橘敏政の子で母は花山院御乳母右近。陸奥守、従四位上。997年花山院供奉人(「小右記」)。1004年花山院の道長第御幸に奉仕。1013年2月、叙一階を請い、藤原道長の家司に似たり(「御堂記」)。1019年7月、陸奥守(「小右記」)。在任中の砂金の事で辞任の後まで問題を残す。(「左経記」)。
(ネットから)


「批評せよとか理解せよとかいうのではない。
人に語るように聞かせなさい」
 と言われた、これはあなたの兄として少々遺憾な思われ方ではあったけれども、一同、上の句をつけてみるが、適当な表現法がない。
「ではこれとは別に返事をしたものだろうか」
 などとお互いに言い合わせて
「つまらぬ返事といわれては却って癪だろう」
 ということで夜中までいらっしゃった。

 このことは、私自身のためにもあなたのためにも、祝いごとではありませんか。
 官吏任免の司召しで少しばかりの官職を得たくらいでは、何とも思われそうにありませんよ」
 と言うので、成程大勢でそんな計画をしていようとも知らずに、何とまあ癪なことだったのだろう。これではじめて胸がどきりとしたのだった。白分と則光とを兄妹と呼ぶことは、主上までも皆御存知で、殿上でも、修理亮という官名で呼ばないで「せうと」と名付けられている。

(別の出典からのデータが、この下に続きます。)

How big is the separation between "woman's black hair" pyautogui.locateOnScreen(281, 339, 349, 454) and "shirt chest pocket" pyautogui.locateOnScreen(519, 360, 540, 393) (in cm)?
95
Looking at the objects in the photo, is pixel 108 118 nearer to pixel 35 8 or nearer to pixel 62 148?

 則光と四方山話をしている時に、「ちょっと」と中宮のお召しがあったので、参上したところ、昨夜来のことをお聞きになられた。
 主上が中宮の所においでになって、この一件をお話し申されて。殿上人達は皆あの句を扇に書きつけて持っていることなど、中宮が仰せになる。まあ驚いた、何だってそんなことを言い触らさせたのかしら、と考えた。
 そうしてその後は頭中将が袖で顔をふさぐのをやめ誤解を解かれたようだった。

【八三】

 翌年長徳二年、二月廿日すぎ。(史実としては廿五日)。中宮が職の御曹司へお出かけになった。職の御曹司は凝花舎(ぎようかしゃ)。内裏五舎の一で清涼殿の西北にある。


 私はお供をしないで梅壺に残っていた。

 次の日に頭中将唐の消息で
「昨日の夜に鞍馬山へ参詣に登ったが、今宵
方角が塞がっていたのでこれから方違に出かける。明朝は未明に帰るはずです。必ず貴女に言わなければならないことがあります。あまり戸をたたかせぬようにして待っていてください」
 と、おっしゃったのだけれども、
「局になぜ一人で居る、ここに寝るように」
と、御厘殿(貞観殿内の裁縫を掌る所)の別当(その長官)の中宮の妹をお呼びになり、お出でになった。

ゆっくりと寝て下の自分の局に降りたところ、次女が、
「昨夜どなたかひどく戸をおたたきになりましたが、眠たいのをかろうじて起きていましたが、その方は『上に上られたか、そうであれば、このようにお知らせせよ』とおっしゃりましたが、とても起きられはしないだろうと、このように寝てしまいました」
 と、告げた。約束したのに何と誠意のないやりかただろうと思って、 侍女の言うのを聞いていると主殿司が来て、
「頭中将殿が申されます『ただ今、内裏からそちらへ出かけるが、あなたに申したいことがあるのです』」
 と言うので、
「用事がありまして上局へ参ります。そこでお目にかかりましょう。
」と言っておいた。

 局では隔ての戸を引きあけなさるかと、胸さわぎがして厄介なので、梅壺の東側の半蔀を上げて、
「ここへ」
 と言うと、すばらしい様子で歩み出てこられた。

 表白、裏赤・紫の桜がさねの直衣が素晴らしく、裏の艶が何ともいえずきれいなのに、浅い紫色の指貫、藤の折枝の模様を豪華に織り散らして、紅の綾の出衣(いだしぎぬ)砧で打った艶、輝くように見える。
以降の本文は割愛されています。